Les victimes de la violence à partir de 1993 ont été plus de 200.000. La Conférence Épiscopale Burundaise parlait de 100.000 morts[5]. Les réfugiés auraient été 1.000.000[6]. On dit qu’il y aurait eu autant d’hutu que de tutsi tués. Personne n’a été tenu responsable de ce massacre. Au cours des années suivantes la situation est demeurée toujours tendue. Des dizaines de milliers de personnes ont été tuées. La plupart des Évêques ont échappé à des attentats. Nombre de prêtres et de catéchistes ont été tués. Des églises et des succursales ont été attaquées et pillées, avec pour résultat la mort de nombreux paroissiens.
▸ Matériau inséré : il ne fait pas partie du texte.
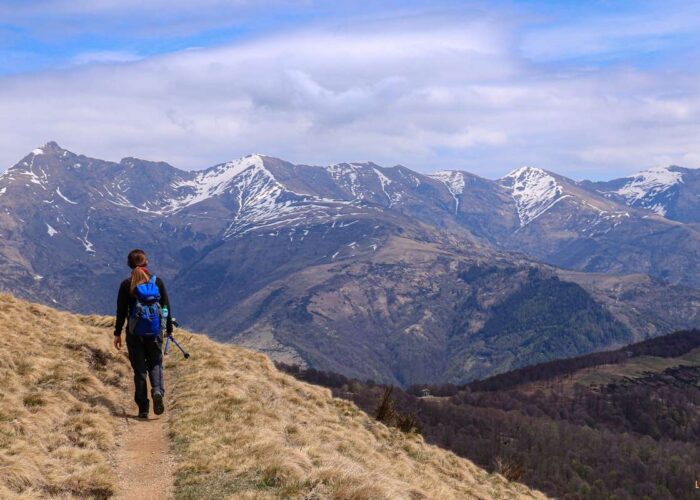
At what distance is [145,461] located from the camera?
17.7 m

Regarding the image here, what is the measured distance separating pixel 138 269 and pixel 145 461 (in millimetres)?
6417

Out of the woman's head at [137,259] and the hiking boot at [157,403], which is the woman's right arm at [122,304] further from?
the hiking boot at [157,403]

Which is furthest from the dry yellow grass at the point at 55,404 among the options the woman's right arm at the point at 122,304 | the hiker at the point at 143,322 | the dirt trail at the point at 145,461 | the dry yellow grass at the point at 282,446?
the woman's right arm at the point at 122,304

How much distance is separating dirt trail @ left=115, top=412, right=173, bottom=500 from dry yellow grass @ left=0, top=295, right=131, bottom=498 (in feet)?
1.23

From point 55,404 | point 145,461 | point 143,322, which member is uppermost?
point 143,322

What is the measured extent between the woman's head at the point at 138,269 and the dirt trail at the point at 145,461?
14.0 feet

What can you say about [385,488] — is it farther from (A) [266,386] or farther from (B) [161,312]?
(A) [266,386]

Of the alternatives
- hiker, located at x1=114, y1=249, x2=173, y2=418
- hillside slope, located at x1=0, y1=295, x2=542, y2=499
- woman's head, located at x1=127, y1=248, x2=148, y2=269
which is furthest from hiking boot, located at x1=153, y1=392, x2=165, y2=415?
woman's head, located at x1=127, y1=248, x2=148, y2=269

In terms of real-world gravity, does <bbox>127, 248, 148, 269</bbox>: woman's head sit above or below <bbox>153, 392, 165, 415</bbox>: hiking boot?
above

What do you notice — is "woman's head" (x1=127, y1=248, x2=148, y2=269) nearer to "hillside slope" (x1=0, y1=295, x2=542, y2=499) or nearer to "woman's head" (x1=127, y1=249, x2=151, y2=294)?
"woman's head" (x1=127, y1=249, x2=151, y2=294)

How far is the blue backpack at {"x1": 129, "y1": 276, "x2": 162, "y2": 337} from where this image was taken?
21203mm

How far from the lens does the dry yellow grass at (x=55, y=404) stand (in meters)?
14.8

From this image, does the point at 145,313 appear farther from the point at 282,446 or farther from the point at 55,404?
the point at 282,446

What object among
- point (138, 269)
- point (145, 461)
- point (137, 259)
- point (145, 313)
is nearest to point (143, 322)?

“La réponse de l’armée aux activités des groupes armés d’opposition à dominante hutu semble être principalement de tuer en représailles et sans discrimination la population qu’elle considère comme suspecte. Les tentatives visant à protéger les civils, quand elles existent, sont inefficaces ou entachées par la méfiance ou l’esprit de vengeance. Si la majorité du document d’Amnesty International est consacrée aux violations commises par, ou attribuées à, des membres des forces armées, ainsi qu’à la réaction, ou l’absence de réaction, du gouvernement et des autorités militaires, les exactions des groupes armés d’opposition sont également évoquées, de même que leur réponse face à ces violences. En effet, entre novembre 1998 et mars 1999, les groupes armés d’opposition se sont aussi rendus coupables d’un très grand nombre d’atteintes aux droits fondamentaux, surtout d’homicides de civils. Des soldats ont également été séquestrés et exécutés sommairement”[7]. Parmi les massacres les plus affreux, celui au Petit Séminaire de Buta, le matin du 30 avril 1997 avec 40 élèves tués et 26 gravement blessés. “Le commandant de la troupe, nommé Anicet, ancien séminariste du Petit Séminaire de Mureke dans le diocèse de Ngozi et déserteur de l’Institut Supérieur des Cadres Militaires (ISCAM) est bien connu comme commandant des troupes armées du Comité National de la Défense de la Démocratie (CNDD) dans les zones de Gitongo, Rutegama… Ils détruisent sauvagement les vies des faibles et innocents: enfants, vieilles personnes, femmes, malades… En guise d’illustration, voici des scènes horribles: La même matinée de l’agression du Séminaire de Buta, ils ont brûlé un centre de santé, violé et empalé par le sexe l’infirmière; à ce même endroit ils ont tué huit vieilles femmes et un Pasteur Pentecôtiste”[8]

P. Neno Contran et Abbé Gilbert Kadjemenje


Notes:

[1] Gen’s 2/’96.

[2] Vivons en Église, Bujumbura, n°. 1-2.

[3] Directives adressées au clergé pour une réflexion sur la situation du pays.

[4] Mgr Joseph Nduhirubusa, Ruyigi, Message de Noël et du Nouvel An 1994.

[5] Au Cœur de l’Afrique, 03.04.1994.

[6] Commission Internationale d’enquête. Rapport final, 05.07.1994.

[7] Amnesty International., 17.08.1999.

[8] Mgr Bernard Bududira, Bururi, Vivons en Eglise, n° 3-4,1997.


Cet article est reproduit, avec permission, de Contran, P. Neno, et Abbé Gilbert Kadjemenje, Cibles: 240 prêtres africains tués, (Kinchasa: Afriquespoire, 2002): 36, 40. Tous les droits sont réservés.